Instructions.
1 - In the discussion of rotary jails, what example of a design problem does the quoted passage give?
2 - Rewrite the discussion of rotary jails from "This sounds inhumane" to "restitution or rehabilitation)", putting "employment program" where "jobs program" appears.
3 - Carry on the discussion of rotary jails from its last sentence.

Given text.
______

This sounds inhumane and thus unlikely to happen in modern prison design (which tbh is more of a jobs program these days than actually designing for restitution or rehabilitation)
"The rotary jails had many design problems. For example, in the event of fire, it was not possible to evacuate the inmates fast enough".
Well, you could make it such that in event of a fire, the external cage would drop down low enough to facilitate evacuation into a designated fenced up area.
I don't really buy the quote. You could mitigate a fire in many ways and on top of that unless it takes you minutes to move from a cell to another evacuating 8 prisoners wouldn't take that much time.
Only real fire related threat I can see is if a prisoner for some reason wants to set himself on fire and succeeds. Putting him out might take too long.
As for the inhumane part. I personally don't see it and I think our prisons are little too nice currently, but I'm from a country that doesn't run for-profit prisons.
Or, alternatively, horrible over-engineering for only a very slight benefit (fewer guards), with huge externalized cost (prisoners feelings about living in such a concoction, fire safety).
The externalized cost doesn't seem so bad if you don't care about prisoners' feelings or if they die in a fire. Unfortunately, I think that mindset is probably more common, especially historically, than many realize.

______

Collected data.
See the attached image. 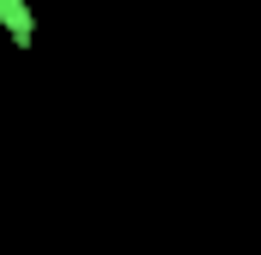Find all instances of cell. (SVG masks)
I'll list each match as a JSON object with an SVG mask.
<instances>
[{
	"instance_id": "1",
	"label": "cell",
	"mask_w": 261,
	"mask_h": 255,
	"mask_svg": "<svg viewBox=\"0 0 261 255\" xmlns=\"http://www.w3.org/2000/svg\"><path fill=\"white\" fill-rule=\"evenodd\" d=\"M0 31L24 49V43L37 37V24H31V0H0Z\"/></svg>"
}]
</instances>
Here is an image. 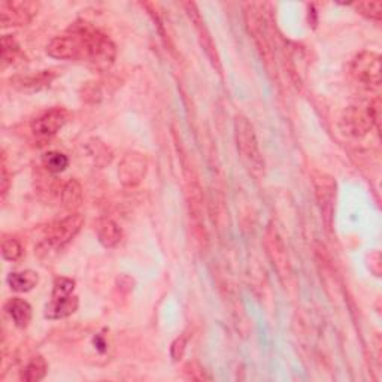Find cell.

______

Task-by-task outputs.
1 - In the event of fire, the inmates could not be evacuated fast enough.

2 -
This sounds inhumane and thus unlikely to happen in modern prison design (which tbh is more of a employment program these days than actually designing for restitution or rehabilitation)

3 -
Wanted to block the cookies on this website. After flipping about 20 of the pages off, I’ve noticed that the list contains probably more than a 100 3rd party websites. Nope, bye.
There's some kind of sickening scroll acceleration applied to this page, making it exceedingly frustrating to use with a magic mouse. Not surprised due to level of shit shoveled onto the site, but I have no idea why anybody would want to subject their users to this.
It feels like someone recreated the experience of a slippery ice floor from a platformer game in a webpage. It's amazing that they found something less pleasant to do on a webpage than the mouse-following-sparkles that used to be popular on people's geocities pages.
On my end I saw 40 things blocked which must have included both all ads, that cookie accept garbage, and any other nonsense. Ublock origin + firefox 71. Even scrolling seemed to be pretty normal on the normal page although its even nicer with one click to view in reader mode.
A quick look at the code: it appears that theres javascript keeping the top-bar "sticky" instead of good ol' CSS. So every time you scroll some new computation kicks in. The jerkiness may be the massive amount of computation thats taking over your browser. Im by no means an expert on web stuff - so this is just my guess.
Interesting, I've seen another site a few weeks ago that seemed odd when scrolling too. I think they are a great company with a decent product, but this is a turnoff. I was thinking of contacting them but felt a waste of time since probably whoever I contact would go to someone that isn't a web developer and just feel like it'd go nowhere to improve their site. Especially if it only happens on Mac, and they are using another OS as was wondering if the site did it on other platforms or even browsers too.
I visited the site at work and it brought vanilla Chrome to its knees. There is just an obscene amount of garbage that loads (and continues to load) on that page. Phew.